*Task description*:
Transcribe the lines from the start of the data below through the line with "ÁDÁM BUKÁSA", word for word and nothing more.

[Stored entries]
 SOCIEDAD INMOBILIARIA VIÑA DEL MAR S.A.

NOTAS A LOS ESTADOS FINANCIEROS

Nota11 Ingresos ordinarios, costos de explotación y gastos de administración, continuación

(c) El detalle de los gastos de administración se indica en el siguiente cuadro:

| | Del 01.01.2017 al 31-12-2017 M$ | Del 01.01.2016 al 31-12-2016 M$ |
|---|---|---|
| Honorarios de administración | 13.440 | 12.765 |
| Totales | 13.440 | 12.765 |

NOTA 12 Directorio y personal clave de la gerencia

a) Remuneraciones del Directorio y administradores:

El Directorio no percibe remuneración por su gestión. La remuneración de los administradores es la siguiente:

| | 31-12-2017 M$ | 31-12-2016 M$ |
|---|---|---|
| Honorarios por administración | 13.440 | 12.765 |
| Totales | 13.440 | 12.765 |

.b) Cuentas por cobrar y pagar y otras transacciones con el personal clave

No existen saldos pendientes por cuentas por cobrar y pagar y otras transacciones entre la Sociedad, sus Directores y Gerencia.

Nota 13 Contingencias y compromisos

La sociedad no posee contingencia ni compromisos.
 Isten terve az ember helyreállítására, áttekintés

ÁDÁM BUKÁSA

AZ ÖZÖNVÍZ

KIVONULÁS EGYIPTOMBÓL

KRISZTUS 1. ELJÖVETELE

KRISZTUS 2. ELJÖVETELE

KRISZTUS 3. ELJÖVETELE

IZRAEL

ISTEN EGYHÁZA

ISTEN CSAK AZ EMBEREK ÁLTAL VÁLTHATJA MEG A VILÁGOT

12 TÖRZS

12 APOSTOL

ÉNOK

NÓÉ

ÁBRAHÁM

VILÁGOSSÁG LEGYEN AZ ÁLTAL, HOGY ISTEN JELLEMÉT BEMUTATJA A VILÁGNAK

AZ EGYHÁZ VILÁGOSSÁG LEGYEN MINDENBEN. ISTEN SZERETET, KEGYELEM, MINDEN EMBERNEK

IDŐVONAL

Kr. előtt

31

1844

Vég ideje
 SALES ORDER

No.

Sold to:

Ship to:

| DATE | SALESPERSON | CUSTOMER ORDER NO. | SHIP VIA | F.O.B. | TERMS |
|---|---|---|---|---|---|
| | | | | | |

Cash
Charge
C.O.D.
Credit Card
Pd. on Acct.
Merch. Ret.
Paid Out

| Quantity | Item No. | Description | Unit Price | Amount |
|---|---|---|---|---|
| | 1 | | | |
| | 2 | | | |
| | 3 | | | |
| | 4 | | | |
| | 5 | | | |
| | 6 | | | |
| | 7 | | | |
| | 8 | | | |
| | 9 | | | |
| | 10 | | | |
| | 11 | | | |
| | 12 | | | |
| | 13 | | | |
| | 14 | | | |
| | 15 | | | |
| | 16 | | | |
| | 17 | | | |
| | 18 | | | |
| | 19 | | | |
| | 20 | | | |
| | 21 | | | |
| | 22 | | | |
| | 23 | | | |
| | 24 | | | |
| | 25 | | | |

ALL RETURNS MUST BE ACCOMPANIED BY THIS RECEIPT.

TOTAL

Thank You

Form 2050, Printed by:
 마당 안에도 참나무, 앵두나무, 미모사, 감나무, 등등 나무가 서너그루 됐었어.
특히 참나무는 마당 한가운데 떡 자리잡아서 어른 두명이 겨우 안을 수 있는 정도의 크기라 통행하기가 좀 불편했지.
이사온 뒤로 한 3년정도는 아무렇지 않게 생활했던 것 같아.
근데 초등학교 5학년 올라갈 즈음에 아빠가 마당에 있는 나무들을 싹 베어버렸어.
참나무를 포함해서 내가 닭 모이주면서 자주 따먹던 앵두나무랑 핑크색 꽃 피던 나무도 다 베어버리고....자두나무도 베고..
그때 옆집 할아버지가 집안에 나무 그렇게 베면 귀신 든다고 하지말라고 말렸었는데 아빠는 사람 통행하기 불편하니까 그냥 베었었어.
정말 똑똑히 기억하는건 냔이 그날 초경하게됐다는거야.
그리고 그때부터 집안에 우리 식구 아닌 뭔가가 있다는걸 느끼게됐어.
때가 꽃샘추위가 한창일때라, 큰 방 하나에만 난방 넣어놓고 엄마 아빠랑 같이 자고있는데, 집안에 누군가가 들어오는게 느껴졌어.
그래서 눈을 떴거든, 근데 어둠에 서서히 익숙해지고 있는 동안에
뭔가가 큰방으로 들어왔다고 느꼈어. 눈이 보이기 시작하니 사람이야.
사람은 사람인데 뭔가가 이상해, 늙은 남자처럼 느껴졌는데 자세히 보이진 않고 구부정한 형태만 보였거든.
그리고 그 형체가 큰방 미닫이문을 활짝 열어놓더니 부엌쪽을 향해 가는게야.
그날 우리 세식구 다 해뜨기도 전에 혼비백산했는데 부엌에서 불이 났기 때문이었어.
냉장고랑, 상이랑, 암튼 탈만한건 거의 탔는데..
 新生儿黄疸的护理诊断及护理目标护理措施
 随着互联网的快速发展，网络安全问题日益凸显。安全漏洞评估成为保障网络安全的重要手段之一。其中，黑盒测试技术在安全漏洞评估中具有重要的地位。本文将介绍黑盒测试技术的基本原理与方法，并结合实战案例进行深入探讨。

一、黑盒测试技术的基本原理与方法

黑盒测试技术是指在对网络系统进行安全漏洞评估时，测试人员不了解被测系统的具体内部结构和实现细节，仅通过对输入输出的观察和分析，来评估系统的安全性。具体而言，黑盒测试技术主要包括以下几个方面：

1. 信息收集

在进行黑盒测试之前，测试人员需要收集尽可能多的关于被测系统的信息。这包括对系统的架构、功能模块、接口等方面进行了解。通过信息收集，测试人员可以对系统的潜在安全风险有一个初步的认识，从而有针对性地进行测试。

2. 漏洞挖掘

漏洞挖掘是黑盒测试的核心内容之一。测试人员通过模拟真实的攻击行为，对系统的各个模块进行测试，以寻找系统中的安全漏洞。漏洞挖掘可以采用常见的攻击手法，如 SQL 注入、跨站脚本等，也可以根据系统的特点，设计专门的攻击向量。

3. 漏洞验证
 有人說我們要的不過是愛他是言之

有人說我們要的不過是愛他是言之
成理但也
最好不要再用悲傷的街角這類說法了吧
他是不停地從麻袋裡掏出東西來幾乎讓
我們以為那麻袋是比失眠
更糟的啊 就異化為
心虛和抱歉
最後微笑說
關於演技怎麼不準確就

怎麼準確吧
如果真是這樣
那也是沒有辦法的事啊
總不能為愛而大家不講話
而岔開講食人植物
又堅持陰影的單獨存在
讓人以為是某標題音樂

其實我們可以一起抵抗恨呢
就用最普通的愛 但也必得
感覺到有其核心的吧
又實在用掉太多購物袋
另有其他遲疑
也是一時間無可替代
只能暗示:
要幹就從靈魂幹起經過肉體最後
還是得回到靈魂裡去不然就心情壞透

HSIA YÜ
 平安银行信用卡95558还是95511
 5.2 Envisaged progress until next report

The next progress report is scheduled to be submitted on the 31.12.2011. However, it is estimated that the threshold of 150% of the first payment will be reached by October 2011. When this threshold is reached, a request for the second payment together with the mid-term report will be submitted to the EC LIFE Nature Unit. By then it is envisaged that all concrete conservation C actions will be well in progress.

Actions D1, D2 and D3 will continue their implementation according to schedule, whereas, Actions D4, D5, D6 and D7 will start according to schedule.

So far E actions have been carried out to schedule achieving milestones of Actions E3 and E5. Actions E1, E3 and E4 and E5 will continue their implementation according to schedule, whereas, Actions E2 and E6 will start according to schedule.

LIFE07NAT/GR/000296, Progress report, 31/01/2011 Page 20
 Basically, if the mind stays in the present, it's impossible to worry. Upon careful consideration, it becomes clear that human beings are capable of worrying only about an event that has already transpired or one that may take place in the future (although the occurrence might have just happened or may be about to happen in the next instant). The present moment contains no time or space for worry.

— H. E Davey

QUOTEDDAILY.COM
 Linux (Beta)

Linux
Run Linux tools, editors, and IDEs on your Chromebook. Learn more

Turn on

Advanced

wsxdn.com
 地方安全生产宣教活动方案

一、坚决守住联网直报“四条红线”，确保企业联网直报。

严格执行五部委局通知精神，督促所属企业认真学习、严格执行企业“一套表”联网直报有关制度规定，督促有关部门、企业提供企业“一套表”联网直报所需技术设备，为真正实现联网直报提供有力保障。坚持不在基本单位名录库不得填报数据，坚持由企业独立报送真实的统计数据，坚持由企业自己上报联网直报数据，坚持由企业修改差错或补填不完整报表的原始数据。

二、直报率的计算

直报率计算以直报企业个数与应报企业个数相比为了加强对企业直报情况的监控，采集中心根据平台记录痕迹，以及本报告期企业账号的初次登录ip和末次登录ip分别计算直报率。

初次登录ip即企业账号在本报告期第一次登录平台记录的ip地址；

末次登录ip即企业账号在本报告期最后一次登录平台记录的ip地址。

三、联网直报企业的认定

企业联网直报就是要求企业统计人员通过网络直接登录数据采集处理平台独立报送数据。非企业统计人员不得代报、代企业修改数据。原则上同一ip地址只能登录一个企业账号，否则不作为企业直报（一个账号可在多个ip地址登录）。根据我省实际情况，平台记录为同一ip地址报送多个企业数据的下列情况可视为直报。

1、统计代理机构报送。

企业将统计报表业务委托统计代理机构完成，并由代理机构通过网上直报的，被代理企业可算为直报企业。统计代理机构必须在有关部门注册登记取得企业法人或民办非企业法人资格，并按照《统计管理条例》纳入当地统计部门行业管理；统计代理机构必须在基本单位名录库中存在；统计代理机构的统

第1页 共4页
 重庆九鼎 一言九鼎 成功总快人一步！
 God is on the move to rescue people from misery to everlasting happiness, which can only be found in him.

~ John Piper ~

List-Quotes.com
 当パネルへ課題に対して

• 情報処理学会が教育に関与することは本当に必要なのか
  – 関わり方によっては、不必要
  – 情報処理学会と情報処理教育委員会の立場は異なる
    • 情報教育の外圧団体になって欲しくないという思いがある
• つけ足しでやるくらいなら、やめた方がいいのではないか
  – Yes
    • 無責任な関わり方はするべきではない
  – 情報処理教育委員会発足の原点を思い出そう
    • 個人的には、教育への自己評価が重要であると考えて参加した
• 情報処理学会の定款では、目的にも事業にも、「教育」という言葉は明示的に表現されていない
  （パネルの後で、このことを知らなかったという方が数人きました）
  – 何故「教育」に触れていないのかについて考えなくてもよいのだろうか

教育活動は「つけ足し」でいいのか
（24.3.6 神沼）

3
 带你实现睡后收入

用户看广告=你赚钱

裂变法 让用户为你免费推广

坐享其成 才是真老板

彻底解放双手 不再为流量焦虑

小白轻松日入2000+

*Exercise answer*:
 SOCIEDAD INMOBILIARIA VIÑA DEL MAR S.A.

NOTAS A LOS ESTADOS FINANCIEROS

Nota11 Ingresos ordinarios, costos de explotación y gastos de administración, continuación

(c) El detalle de los gastos de administración se indica en el siguiente cuadro:

| | Del 01.01.2017 al 31-12-2017 M$ | Del 01.01.2016 al 31-12-2016 M$ |
|---|---|---|
| Honorarios de administración | 13.440 | 12.765 |
| Totales | 13.440 | 12.765 |

NOTA 12 Directorio y personal clave de la gerencia

a) Remuneraciones del Directorio y administradores:

El Directorio no percibe remuneración por su gestión. La remuneración de los administradores es la siguiente:

| | 31-12-2017 M$ | 31-12-2016 M$ |
|---|---|---|
| Honorarios por administración | 13.440 | 12.765 |
| Totales | 13.440 | 12.765 |

.b) Cuentas por cobrar y pagar y otras transacciones con el personal clave

No existen saldos pendientes por cuentas por cobrar y pagar y otras transacciones entre la Sociedad, sus Directores y Gerencia.

Nota 13 Contingencias y compromisos

La sociedad no posee contingencia ni compromisos.
 Isten terve az ember helyreállítására, áttekintés

ÁDÁM BUKÁSA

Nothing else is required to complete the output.